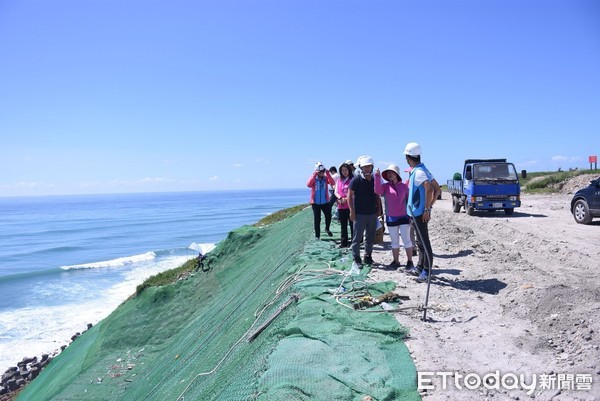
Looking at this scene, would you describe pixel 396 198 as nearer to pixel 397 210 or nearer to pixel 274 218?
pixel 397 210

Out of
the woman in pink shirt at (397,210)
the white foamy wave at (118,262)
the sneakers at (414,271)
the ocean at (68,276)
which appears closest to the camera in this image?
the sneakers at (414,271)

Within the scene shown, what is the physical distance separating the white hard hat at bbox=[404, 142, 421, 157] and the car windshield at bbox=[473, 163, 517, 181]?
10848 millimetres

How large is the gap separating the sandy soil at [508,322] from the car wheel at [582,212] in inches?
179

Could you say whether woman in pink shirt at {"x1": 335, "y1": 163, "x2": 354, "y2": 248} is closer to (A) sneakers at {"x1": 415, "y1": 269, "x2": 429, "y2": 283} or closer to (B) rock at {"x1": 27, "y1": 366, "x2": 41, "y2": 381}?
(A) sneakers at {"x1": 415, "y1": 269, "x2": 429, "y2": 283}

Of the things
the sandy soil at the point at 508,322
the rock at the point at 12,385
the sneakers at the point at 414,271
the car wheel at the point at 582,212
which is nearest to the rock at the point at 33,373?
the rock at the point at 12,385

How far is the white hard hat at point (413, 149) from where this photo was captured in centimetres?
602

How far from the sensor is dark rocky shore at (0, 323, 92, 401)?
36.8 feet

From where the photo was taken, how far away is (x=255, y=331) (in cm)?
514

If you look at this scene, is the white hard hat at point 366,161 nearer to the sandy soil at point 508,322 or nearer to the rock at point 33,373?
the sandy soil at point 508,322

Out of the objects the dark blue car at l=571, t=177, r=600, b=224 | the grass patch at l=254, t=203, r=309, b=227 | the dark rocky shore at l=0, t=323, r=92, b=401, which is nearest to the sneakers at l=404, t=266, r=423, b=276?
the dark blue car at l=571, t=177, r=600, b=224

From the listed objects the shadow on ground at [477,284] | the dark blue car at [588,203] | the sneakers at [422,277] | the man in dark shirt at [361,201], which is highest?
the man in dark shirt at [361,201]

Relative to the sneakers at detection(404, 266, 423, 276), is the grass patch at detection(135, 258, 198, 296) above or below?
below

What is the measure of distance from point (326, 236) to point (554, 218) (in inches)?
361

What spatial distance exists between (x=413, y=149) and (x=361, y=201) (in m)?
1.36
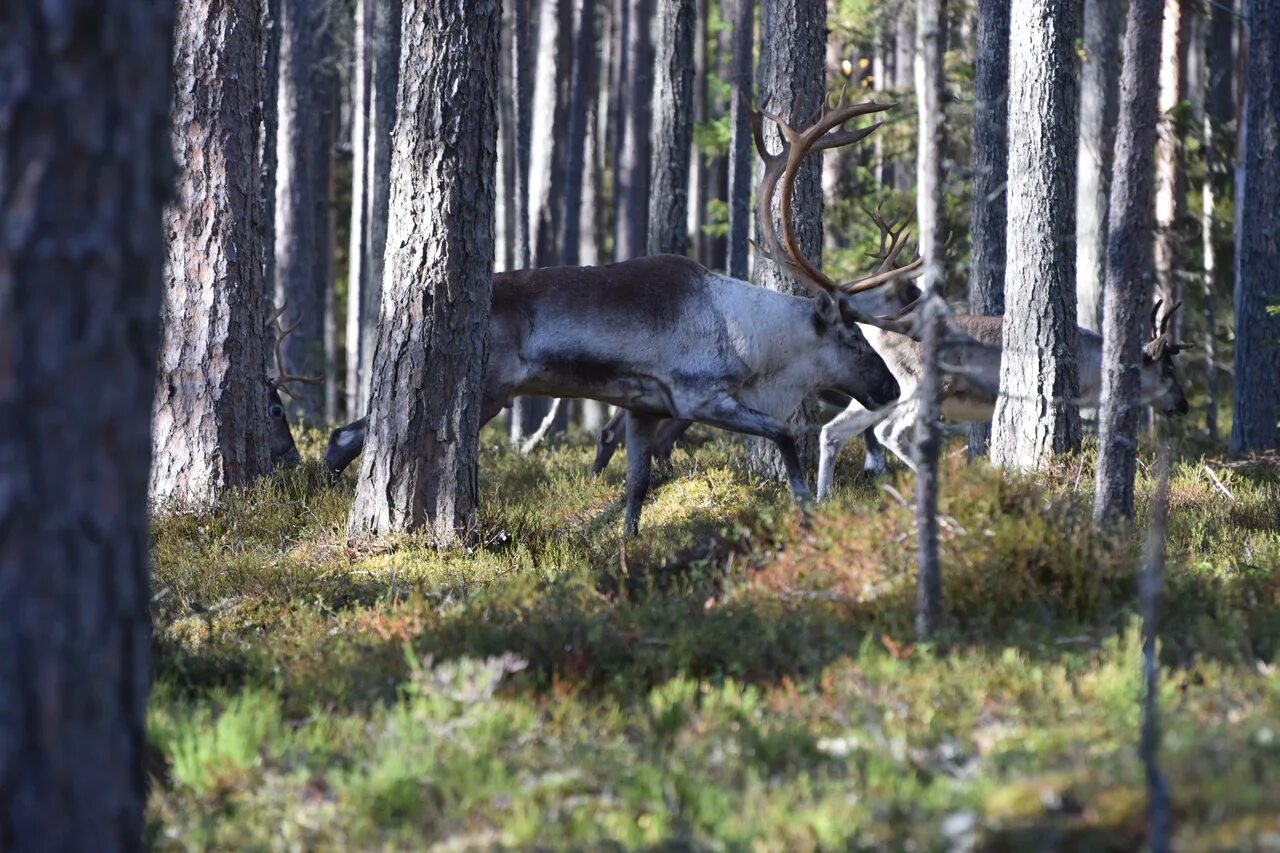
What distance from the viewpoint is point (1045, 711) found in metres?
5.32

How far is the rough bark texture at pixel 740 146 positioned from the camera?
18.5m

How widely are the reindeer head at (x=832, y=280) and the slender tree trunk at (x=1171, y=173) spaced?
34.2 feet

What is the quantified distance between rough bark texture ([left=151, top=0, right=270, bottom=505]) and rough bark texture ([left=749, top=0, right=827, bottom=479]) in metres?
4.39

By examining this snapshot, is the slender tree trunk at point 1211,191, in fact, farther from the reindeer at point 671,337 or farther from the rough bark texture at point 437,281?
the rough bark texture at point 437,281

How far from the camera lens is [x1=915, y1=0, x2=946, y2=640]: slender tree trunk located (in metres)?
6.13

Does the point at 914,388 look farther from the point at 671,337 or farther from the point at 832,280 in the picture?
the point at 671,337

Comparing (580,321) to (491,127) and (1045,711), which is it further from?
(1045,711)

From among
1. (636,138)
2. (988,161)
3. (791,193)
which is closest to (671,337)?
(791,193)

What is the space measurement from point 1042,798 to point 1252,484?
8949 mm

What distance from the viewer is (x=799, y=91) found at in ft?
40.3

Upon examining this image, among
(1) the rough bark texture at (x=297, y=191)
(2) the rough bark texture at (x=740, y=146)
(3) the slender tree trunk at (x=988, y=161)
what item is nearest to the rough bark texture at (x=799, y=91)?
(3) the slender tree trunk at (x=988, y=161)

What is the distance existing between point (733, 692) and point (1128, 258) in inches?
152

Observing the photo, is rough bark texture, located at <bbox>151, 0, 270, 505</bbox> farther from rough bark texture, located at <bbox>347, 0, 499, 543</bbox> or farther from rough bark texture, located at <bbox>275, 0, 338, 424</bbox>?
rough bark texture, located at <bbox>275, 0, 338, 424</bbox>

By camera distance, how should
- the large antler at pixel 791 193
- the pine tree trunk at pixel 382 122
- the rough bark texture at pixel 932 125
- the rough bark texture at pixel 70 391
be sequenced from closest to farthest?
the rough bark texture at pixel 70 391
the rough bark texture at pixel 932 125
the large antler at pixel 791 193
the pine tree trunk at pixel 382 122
+++
◆ Required task:
Revise all the rows above so that every "white hard hat" becomes "orange hard hat", with everything else unchanged. Omit the pictures from your answer.

◆ Written response:
Looking at this scene, would you describe pixel 396 198 as nearer to pixel 397 210 or nearer to pixel 274 218?
pixel 397 210

Out of
the woman in pink shirt at (397,210)
the white foamy wave at (118,262)
the sneakers at (414,271)
the ocean at (68,276)
which appears closest to the camera in this image?
the sneakers at (414,271)

Within the scene shown, what is the physical distance separating the orange hard hat at bbox=[404, 142, 421, 157] and the car windshield at bbox=[473, 163, 517, 181]?
10848 millimetres

How large is the gap separating the sandy soil at [508,322] from the car wheel at [582,212] in inches?
179

Could you say whether woman in pink shirt at {"x1": 335, "y1": 163, "x2": 354, "y2": 248} is closer to (A) sneakers at {"x1": 415, "y1": 269, "x2": 429, "y2": 283} or closer to (B) rock at {"x1": 27, "y1": 366, "x2": 41, "y2": 381}?
(A) sneakers at {"x1": 415, "y1": 269, "x2": 429, "y2": 283}

Of the things
the sandy soil at the point at 508,322
the rock at the point at 12,385
the sneakers at the point at 414,271
the car wheel at the point at 582,212
which is nearest to the rock at the point at 33,373?
the rock at the point at 12,385

How far is the orange hard hat at point (413, 149) from where this photo was captured in centimetres?
602

How far from the sensor is dark rocky shore at (0, 323, 92, 401)?
36.8 feet

From where the photo was taken, how far away is (x=255, y=331) (in cm)?
514

If you look at this scene, is the orange hard hat at point 366,161 nearer to the sandy soil at point 508,322 or nearer to the rock at point 33,373?
the sandy soil at point 508,322

Out of the objects the dark blue car at l=571, t=177, r=600, b=224 | the grass patch at l=254, t=203, r=309, b=227 | the dark rocky shore at l=0, t=323, r=92, b=401, which is nearest to the sneakers at l=404, t=266, r=423, b=276?
the dark blue car at l=571, t=177, r=600, b=224

From the listed objects the shadow on ground at [477,284] | the dark blue car at [588,203] | the sneakers at [422,277] | the man in dark shirt at [361,201], which is highest?
the man in dark shirt at [361,201]

Relative to the sneakers at detection(404, 266, 423, 276), is the grass patch at detection(135, 258, 198, 296) above or below?
below

What is the measure of distance from point (326, 236) to point (554, 218) (in inches)?
361

What spatial distance exists between (x=413, y=149) and (x=361, y=201) (in m)?
1.36
What distance from the viewpoint is point (1045, 711) found in metres?
5.32

How far is the rough bark texture at pixel 740 146 positioned from the camera?
18.5m

How widely are the reindeer head at (x=832, y=280) and the slender tree trunk at (x=1171, y=173) spaced?
34.2 feet

What is the quantified distance between rough bark texture ([left=151, top=0, right=270, bottom=505]) and rough bark texture ([left=749, top=0, right=827, bottom=479]) in metres?
4.39

By examining this snapshot, is the slender tree trunk at point 1211,191, in fact, farther from the reindeer at point 671,337 or farther from the rough bark texture at point 437,281?
the rough bark texture at point 437,281

How far from the camera lens is [x1=915, y1=0, x2=946, y2=640]: slender tree trunk located (in metres)?
6.13

Does the point at 914,388 look farther from the point at 671,337 or farther from the point at 832,280 in the picture?
the point at 671,337

Comparing (580,321) to (491,127) and (1045,711), which is it further from?
(1045,711)

From among
1. (636,138)
2. (988,161)
3. (791,193)
which is closest to (671,337)?
(791,193)

What is the space measurement from point 1042,798 to point 1252,484?
8949 mm

What distance from the viewer is (x=799, y=91) found at in ft?
40.3

Upon examining this image, among
(1) the rough bark texture at (x=297, y=191)
(2) the rough bark texture at (x=740, y=146)
(3) the slender tree trunk at (x=988, y=161)
what item is nearest to the rough bark texture at (x=799, y=91)?
(3) the slender tree trunk at (x=988, y=161)

What is the distance existing between point (733, 692) and point (1128, 258) in inches?
152

Observing the photo, is rough bark texture, located at <bbox>151, 0, 270, 505</bbox> farther from rough bark texture, located at <bbox>347, 0, 499, 543</bbox> or farther from rough bark texture, located at <bbox>275, 0, 338, 424</bbox>?
rough bark texture, located at <bbox>275, 0, 338, 424</bbox>

By camera distance, how should
- the large antler at pixel 791 193
- the pine tree trunk at pixel 382 122
- the rough bark texture at pixel 932 125
- the rough bark texture at pixel 70 391
be sequenced from closest to farthest?
the rough bark texture at pixel 70 391
the rough bark texture at pixel 932 125
the large antler at pixel 791 193
the pine tree trunk at pixel 382 122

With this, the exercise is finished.